WHAT THE EXERCISE ASKS: Copy out the entries word for word, starting at the line that contains "What is the extent" and ending with the last line of the entries.

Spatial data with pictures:
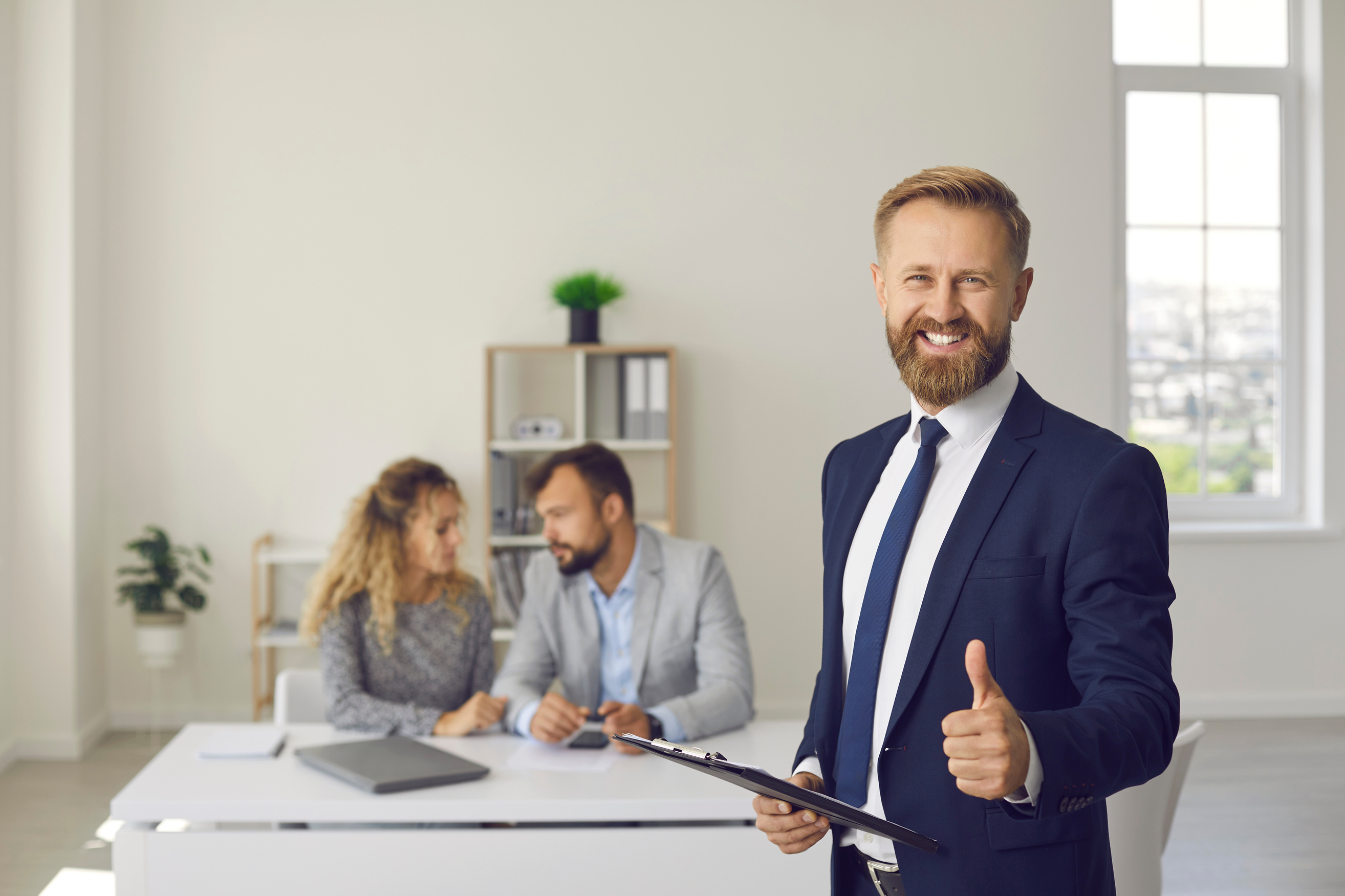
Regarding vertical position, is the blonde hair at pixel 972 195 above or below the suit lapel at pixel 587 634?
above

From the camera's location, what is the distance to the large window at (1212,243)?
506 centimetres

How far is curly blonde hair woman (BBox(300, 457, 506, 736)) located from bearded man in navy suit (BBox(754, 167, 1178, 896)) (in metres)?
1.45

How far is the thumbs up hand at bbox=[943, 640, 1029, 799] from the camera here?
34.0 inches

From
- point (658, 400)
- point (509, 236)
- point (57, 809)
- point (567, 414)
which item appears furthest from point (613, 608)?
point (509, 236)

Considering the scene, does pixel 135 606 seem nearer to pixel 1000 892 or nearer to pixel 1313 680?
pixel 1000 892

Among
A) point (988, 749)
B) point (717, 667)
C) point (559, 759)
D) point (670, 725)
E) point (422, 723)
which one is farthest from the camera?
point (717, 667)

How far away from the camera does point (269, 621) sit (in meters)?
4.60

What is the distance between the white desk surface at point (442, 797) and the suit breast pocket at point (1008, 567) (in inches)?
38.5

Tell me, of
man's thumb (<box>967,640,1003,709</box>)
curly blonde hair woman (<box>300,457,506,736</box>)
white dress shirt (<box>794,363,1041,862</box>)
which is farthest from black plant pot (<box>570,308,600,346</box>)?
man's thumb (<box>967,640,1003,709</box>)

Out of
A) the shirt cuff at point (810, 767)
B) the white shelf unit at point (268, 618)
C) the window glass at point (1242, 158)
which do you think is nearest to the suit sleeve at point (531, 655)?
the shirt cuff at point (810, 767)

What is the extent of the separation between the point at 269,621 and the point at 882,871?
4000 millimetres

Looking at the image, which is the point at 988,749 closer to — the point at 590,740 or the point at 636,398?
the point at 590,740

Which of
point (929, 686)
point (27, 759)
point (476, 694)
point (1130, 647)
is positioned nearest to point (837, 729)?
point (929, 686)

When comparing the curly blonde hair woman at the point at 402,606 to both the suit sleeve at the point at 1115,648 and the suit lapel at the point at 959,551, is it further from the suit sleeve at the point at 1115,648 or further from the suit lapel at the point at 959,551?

EXERCISE RESPONSE:
What is the extent of the separation between the point at 269,621 and the point at 882,871?
4000 millimetres

Looking at the image, which is the point at 988,749 closer to — the point at 590,740 or the point at 636,398?
the point at 590,740

Which of
point (929, 686)
point (27, 759)
point (476, 694)
point (1130, 647)
is positioned nearest to point (837, 729)?
point (929, 686)

When comparing the curly blonde hair woman at the point at 402,606 to both the suit sleeve at the point at 1115,648 and the suit lapel at the point at 959,551, is it further from the suit sleeve at the point at 1115,648 or further from the suit lapel at the point at 959,551?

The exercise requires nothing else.